4.3 Doris Online Query Practice

In the growth analysis business scenario, the event table is our core table, and detailed logs need to be imported in real time. These event tables do not have aggregation and deduplication requirements, and the business requirement is to be able to query detailed information, so the redundant model (DUPLICATE KEY) is selected. The event table is partitioned according to the day level, and the bucketing field uses the log id field (actually a randomly generated md5). Its hash value can ensure that the data between the buckets is evenly distributed and avoid writing and querying problems caused by data skew. The following figure shows the query performance statistics of our largest online cluster in the last 30 days (the statistics of query information are from Doris' query audit log). The number of successful SQL queries per day in the last week was between 1.2w~2w.
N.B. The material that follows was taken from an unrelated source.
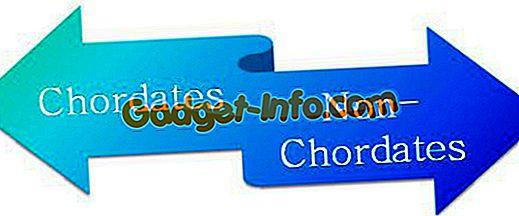 bioforskelle: Forskel mellem Chordates og Non-Chordates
As can be seen from the figure, after using Doris, the average query time is kept at about 10 seconds, and the maximum is not more than 15 seconds; the query time P95 can generally be guaranteed within 30 seconds. Compared with the original SparkSQL, the query experience is significantly improved. Doris provides the query concurrency parameter parallel_fragment_exec_instance_num. The query server dynamically adjusts it according to the number of running tasks to optimize the query. Increase the concurrency under low load to improve query performance, and reduce the concurrency under high load to ensure cluster stability. When analyzing the business query profile, we found that the concurrency before and after the exchange is the same during the default execution of Doris. In fact, for aggregated queries, the amount of data after the exchange is greatly reduced. If you continue to use the same concurrency, not only It wastes resources, and after the exchange, a smaller amount of data is executed with a larger concurrent execution, which theoretically reduces the query performance. Therefore, we added the parameter doris_exchange_instances to control the task concurrency after the exchange (as shown in the figure below), and achieved good results in actual business tests.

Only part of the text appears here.